╭─ SUPPLIED TEXT
This paper is a solid contribution to the panoply of methods and models that are available for monitoring populations, and has potential applications for many species for which both false positives and false negatives can be a problem. The results on the projected population sizes – showing that for growing populations correcting for bias can lead to large differences in population sizes after a few decades – may seem counterintuitive as population growth rate of long-lived species such as birds of prey is not very sensitive to a change in breeding success (as compared to adult survival). However, one should just be reminded that a small difference in population growth rate may translate to a large difference after many years – for example a growth rate of 1.05 after 50 years mean than population size is multiplied by 11.5, whereas a growth of 1.03 after 50 years mean a multiplication by 4.4, more than twice less individuals. Small differences may matter a lot if they are sustained, and a key aspect of management is to ensure that they are. Of course, management actions having an impact on survival may be more effective, but they might be harder to achieve than for example ensuring that birds of prey breed successfully.

**References**

Sollmann Rahel, Adenot Nathalie, Spakovszky Péter, Windt Jendrik, Mattsson Brady J. 2024. Accounting for observation biases associated with counts of young when estimating fecundity. bioRxiv, v. 2 peer-reviewed and recommended by Peer Community in Ecology. https://doi.org/10.1101/2023.12.01.569571

The recommender in charge of the evaluation of the article and the reviewers declared that they have no conflict of interest (as defined in the code of conduct of PCI) with the authors or with the content of the article. The authors declared that they comply with the PCI rule of having no financial conflicts of interest in relation to the content of the article.

The Institute of Wildlife and Game Management at the University of Natural Resources and Life Sciences provided travel funding for the field work. No other funding to declare.

DOI or URL of the preprint: **https://doi.org/10.1101/2023.12.01.569571**

Version of the preprint: 1

Dear Dr. Sollmann,

Your paper on modeling observation biases when counting young has now been evaluated by two reviewers. They both found that the statistical modelling approach was a valuable contribution, but one reviewer pointed out that the population dynamic model (a matrix model) had one component missing - females that had 0 young in a given year and were therefore not included in the modelling of the counts of young. This should be easy to fix. The reviewer also suggested the use of a simpler correction factor. The other reviewer was also a bit sceptical about the impact of a 5% change in fecundity in a long-lived species as the red kite, but you should be able to answer this easily, for example on the basis of the revised simulations.
╰─
- **STATED TASK**:
Set down, word for word, the stretch of the supplied text from "The Institute of" through "funding to declare.". Draw only on the supplied text above.
╭─ STORED DATA
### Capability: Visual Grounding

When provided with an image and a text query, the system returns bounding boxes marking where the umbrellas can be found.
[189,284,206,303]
╰─
- **REPLY TO THE EXERCISE**:
The Institute of Wildlife and Game Management at the University of Natural Resources and Life Sciences provided travel funding for the field work. No other funding to declare.